What to do =
Please list every line of the items below that contains the string "http", matching case exactly.

☆ ☆ ☆

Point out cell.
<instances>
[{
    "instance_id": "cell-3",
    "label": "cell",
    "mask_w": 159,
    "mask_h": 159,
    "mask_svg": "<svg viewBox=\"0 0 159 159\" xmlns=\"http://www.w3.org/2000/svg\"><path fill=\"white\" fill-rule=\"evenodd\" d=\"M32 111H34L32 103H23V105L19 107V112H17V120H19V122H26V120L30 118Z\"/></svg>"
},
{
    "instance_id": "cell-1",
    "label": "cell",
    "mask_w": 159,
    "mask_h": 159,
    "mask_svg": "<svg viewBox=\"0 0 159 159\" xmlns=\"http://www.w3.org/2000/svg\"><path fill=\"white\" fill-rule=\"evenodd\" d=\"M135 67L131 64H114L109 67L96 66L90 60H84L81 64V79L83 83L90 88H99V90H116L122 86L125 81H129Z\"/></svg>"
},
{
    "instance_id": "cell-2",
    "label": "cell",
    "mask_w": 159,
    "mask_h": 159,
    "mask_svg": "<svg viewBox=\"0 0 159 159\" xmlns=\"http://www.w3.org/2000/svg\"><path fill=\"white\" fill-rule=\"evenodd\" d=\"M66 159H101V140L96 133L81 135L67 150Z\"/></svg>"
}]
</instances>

☆ ☆ ☆

Solution =
    "mask_svg": "<svg viewBox=\"0 0 159 159\" xmlns=\"http://www.w3.org/2000/svg\"><path fill=\"white\" fill-rule=\"evenodd\" d=\"M32 111H34L32 103H23V105L19 107V112H17V120H19V122H26V120L30 118Z\"/></svg>"
    "mask_svg": "<svg viewBox=\"0 0 159 159\" xmlns=\"http://www.w3.org/2000/svg\"><path fill=\"white\" fill-rule=\"evenodd\" d=\"M135 67L131 64H114L109 67L96 66L90 60H84L81 64V79L83 83L90 88H99V90H116L122 86L125 81H129Z\"/></svg>"
    "mask_svg": "<svg viewBox=\"0 0 159 159\" xmlns=\"http://www.w3.org/2000/svg\"><path fill=\"white\" fill-rule=\"evenodd\" d=\"M66 159H101V140L96 133L81 135L67 150Z\"/></svg>"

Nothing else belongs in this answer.